[RECORDS FOR THE TASK — start]
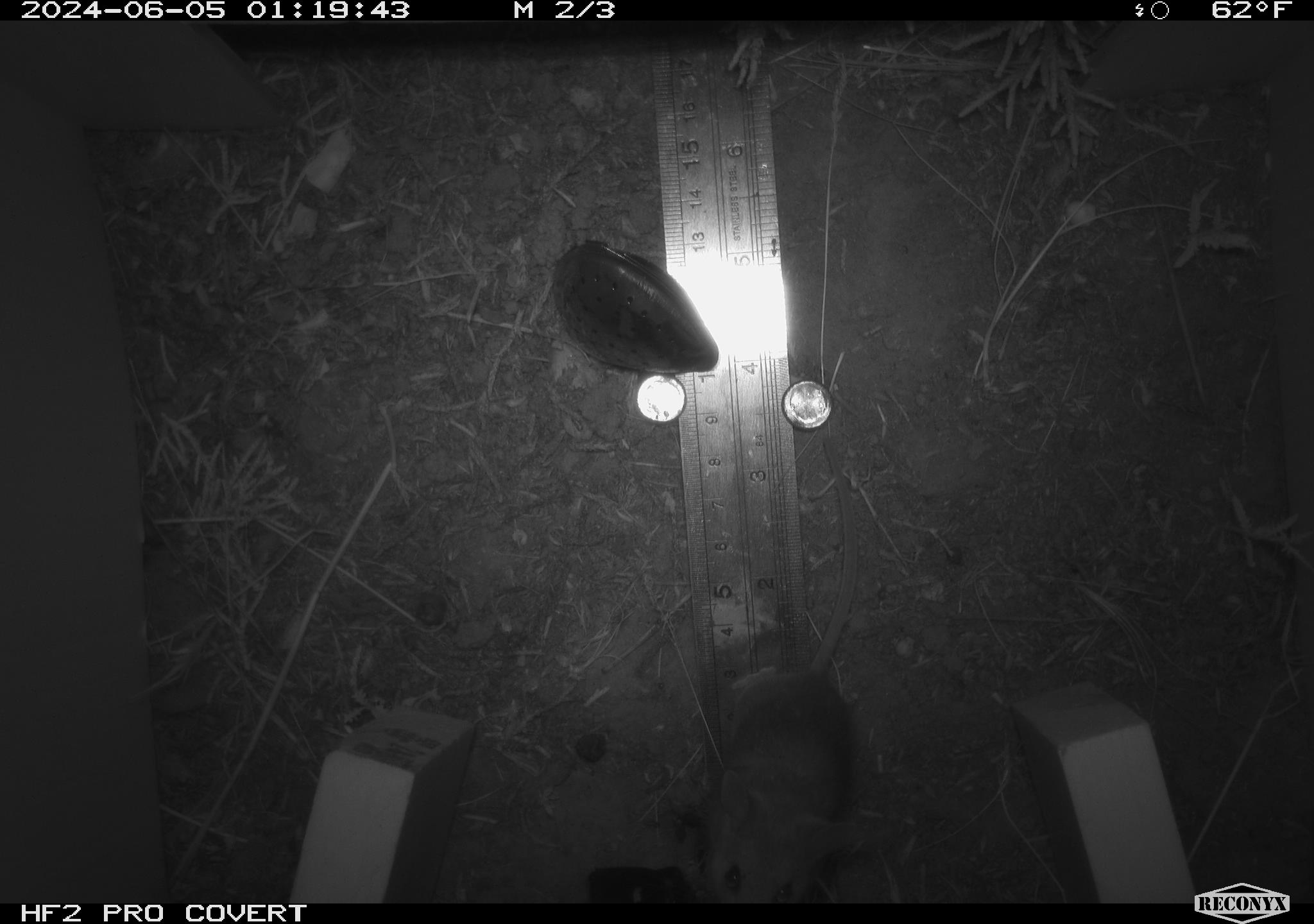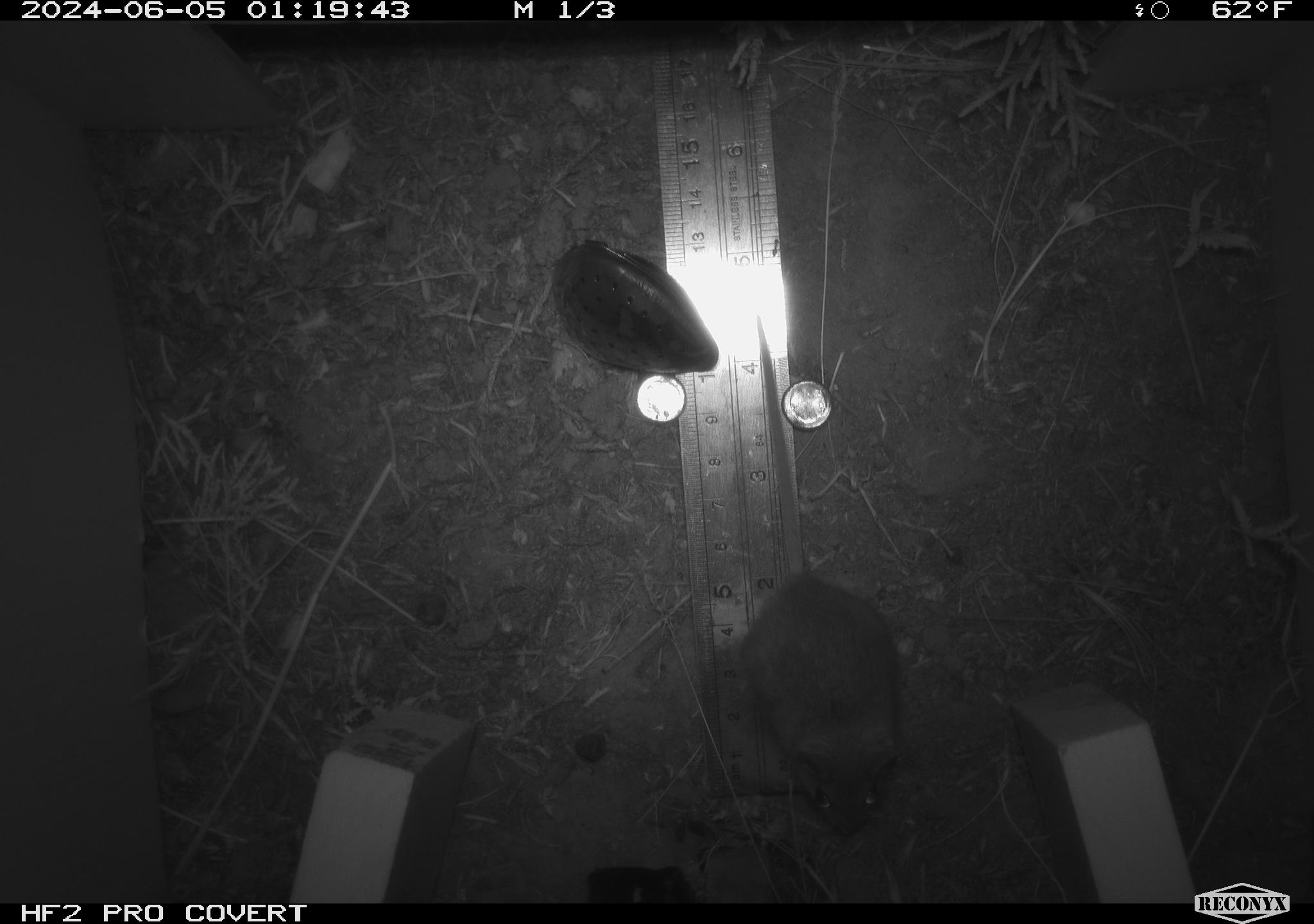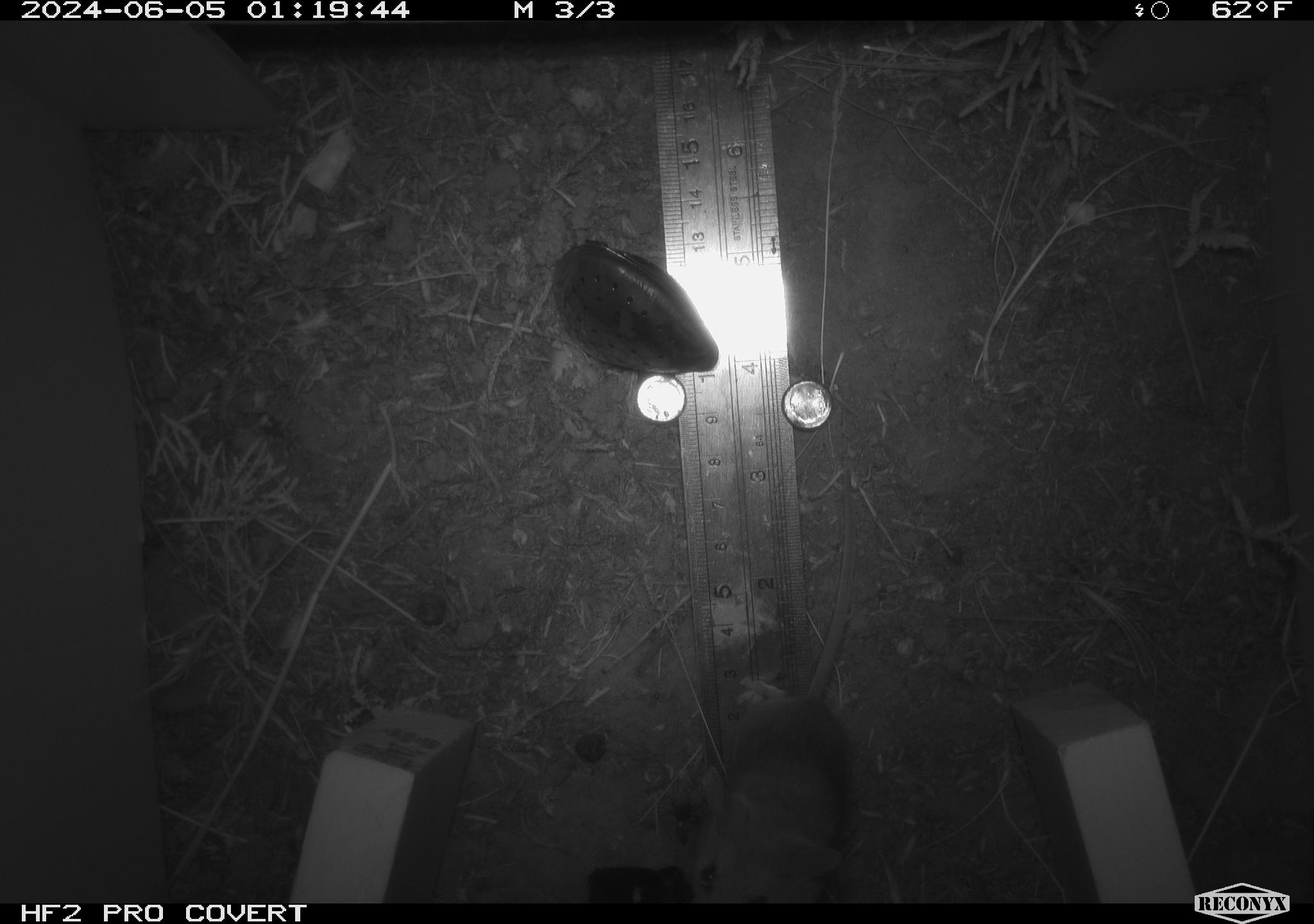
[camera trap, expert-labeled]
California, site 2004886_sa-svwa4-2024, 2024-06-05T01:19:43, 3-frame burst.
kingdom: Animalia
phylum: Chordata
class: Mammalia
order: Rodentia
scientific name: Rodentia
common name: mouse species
[RECORDS FOR THE TASK — finish]
[RECORDS FOR THE TASK — start]
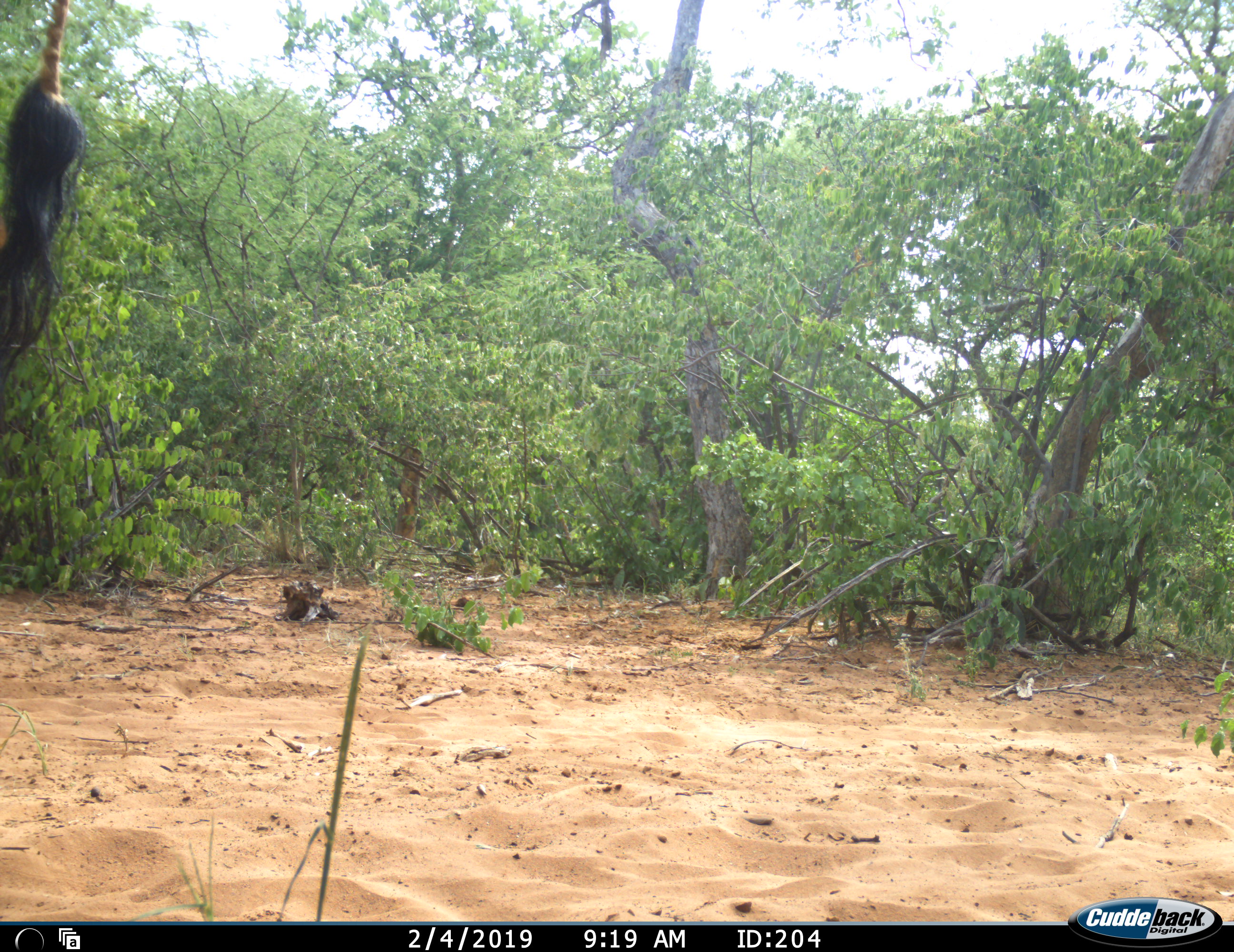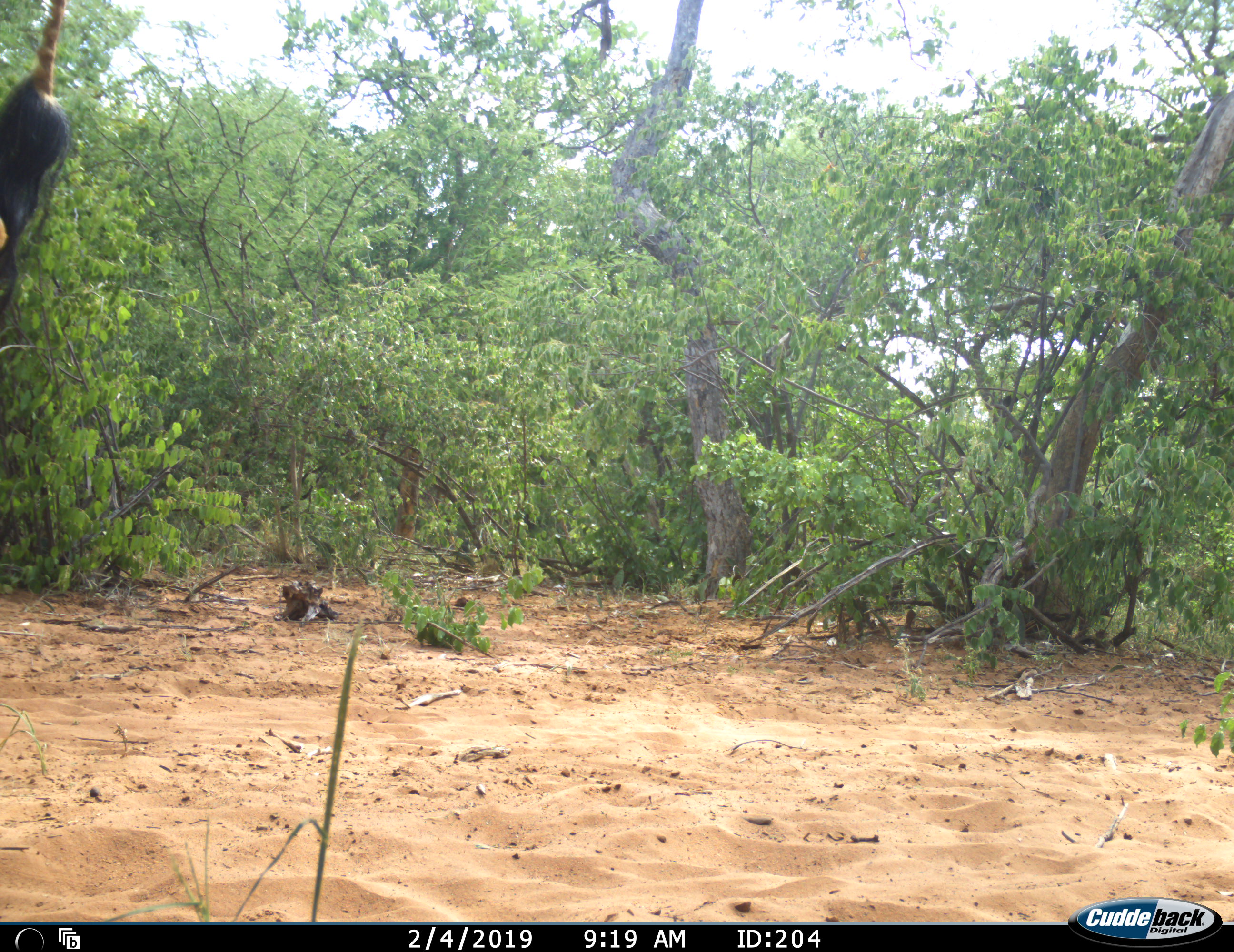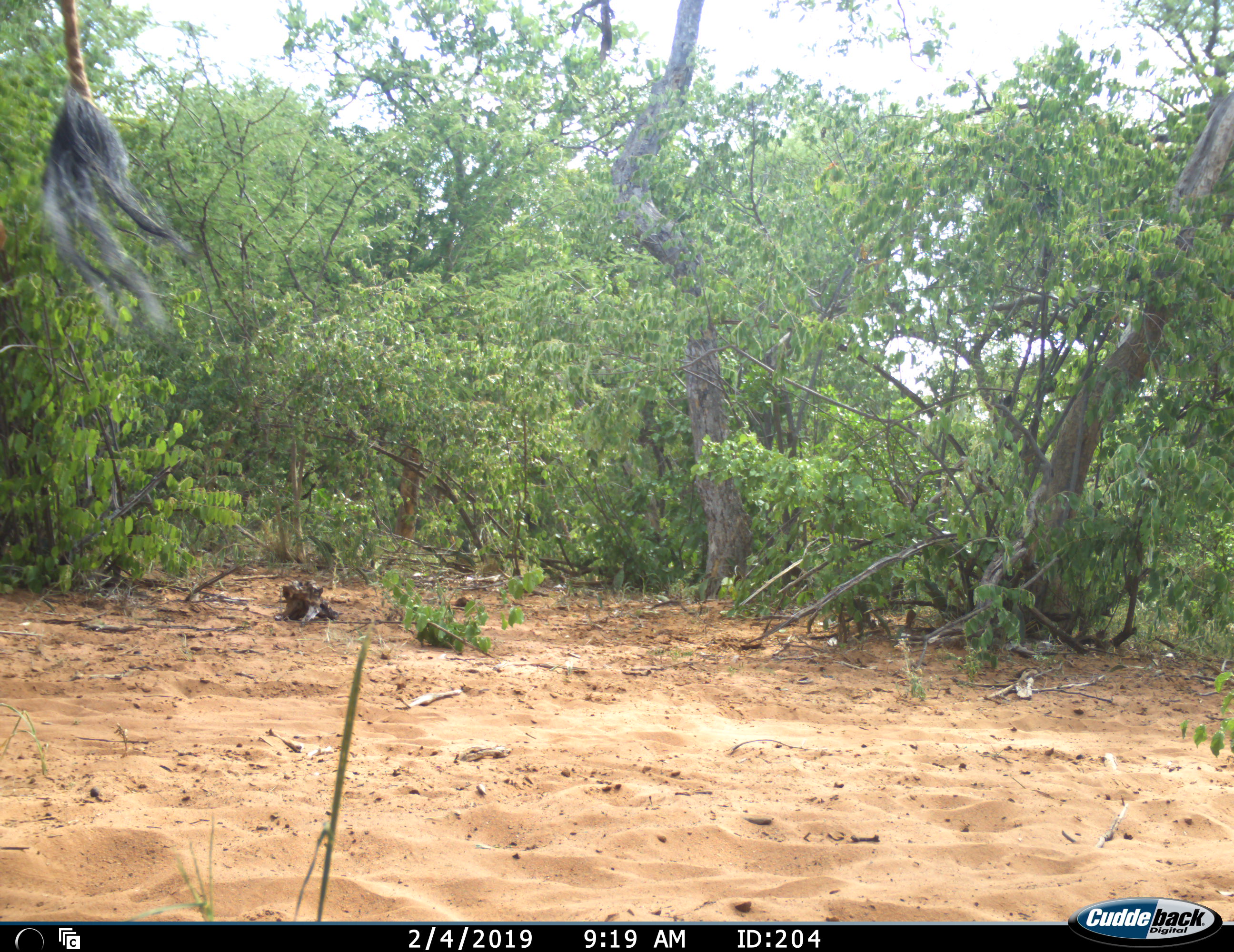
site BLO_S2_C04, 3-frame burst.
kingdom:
[RECORDS FOR THE TASK — finish]
[RECORDS FOR THE TASK — start]
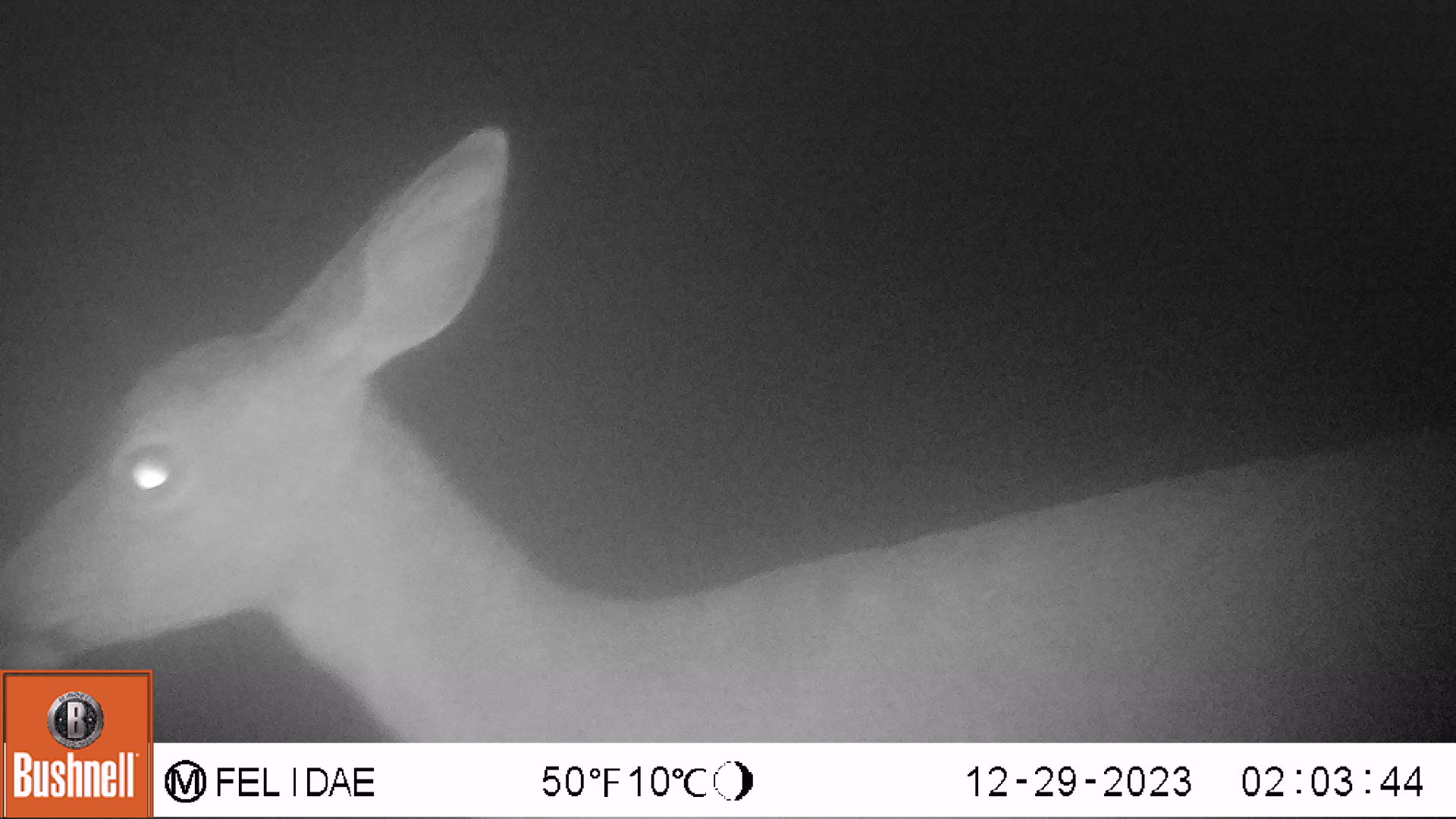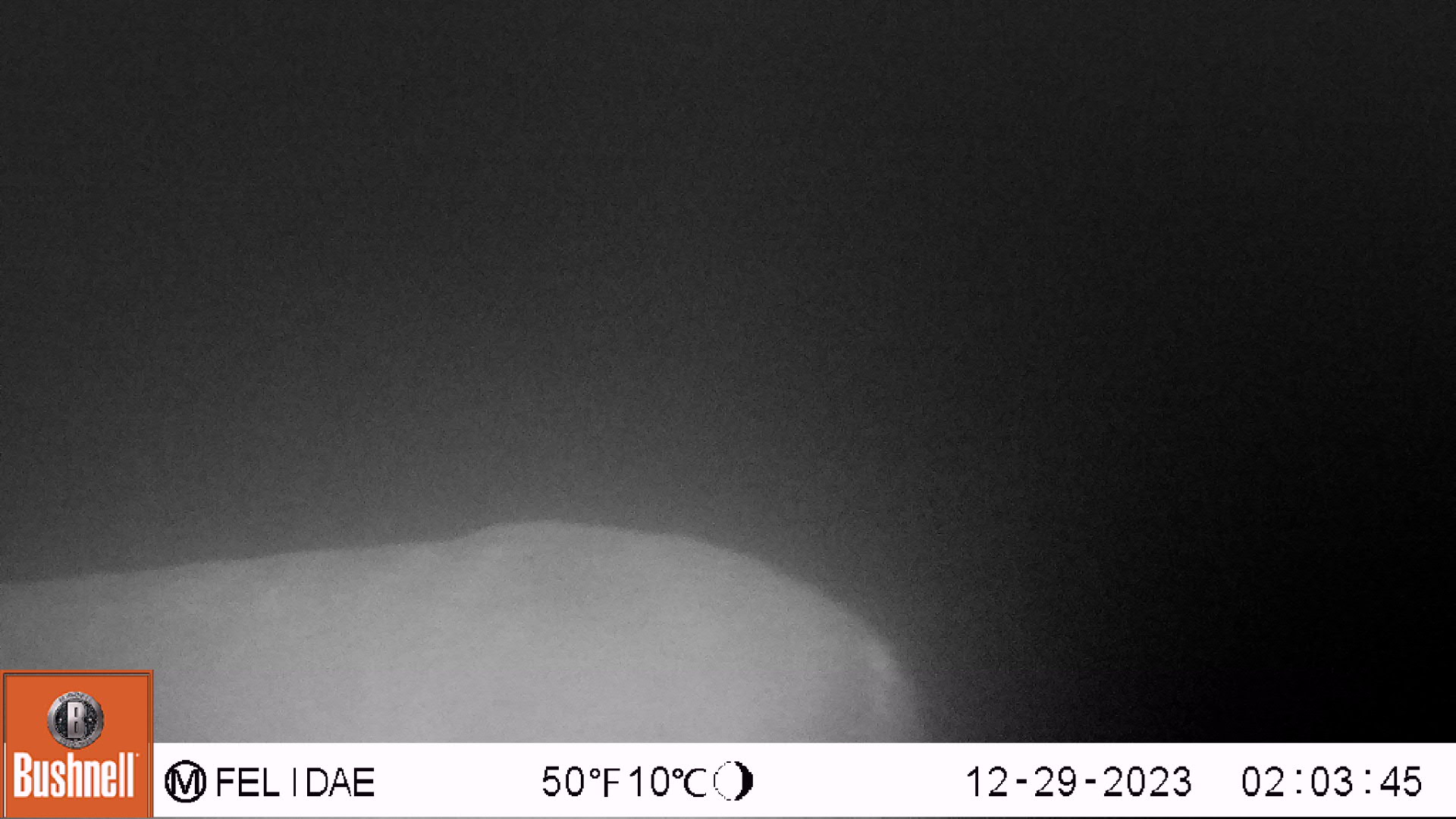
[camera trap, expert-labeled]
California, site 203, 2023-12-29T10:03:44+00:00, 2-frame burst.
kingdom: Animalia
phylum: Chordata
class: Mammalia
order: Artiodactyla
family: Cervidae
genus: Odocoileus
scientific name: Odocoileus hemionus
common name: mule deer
[RECORDS FOR THE TASK — finish]
→ ACTIVITY: Extract from the records above the lines from the one containing "2024-06-05T01:19:43, 3-frame burst." to the one containing "common name: mouse species", both lines included, exactly as they appear and with nothing else.

→ OUTPUT FOR THIS TASK:
California, site 2004886_sa-svwa4-2024, 2024-06-05T01:19:43, 3-frame burst.
kingdom: Animalia
phylum: Chordata
class: Mammalia
order: Rodentia
scientific name: Rodentia
common name: mouse species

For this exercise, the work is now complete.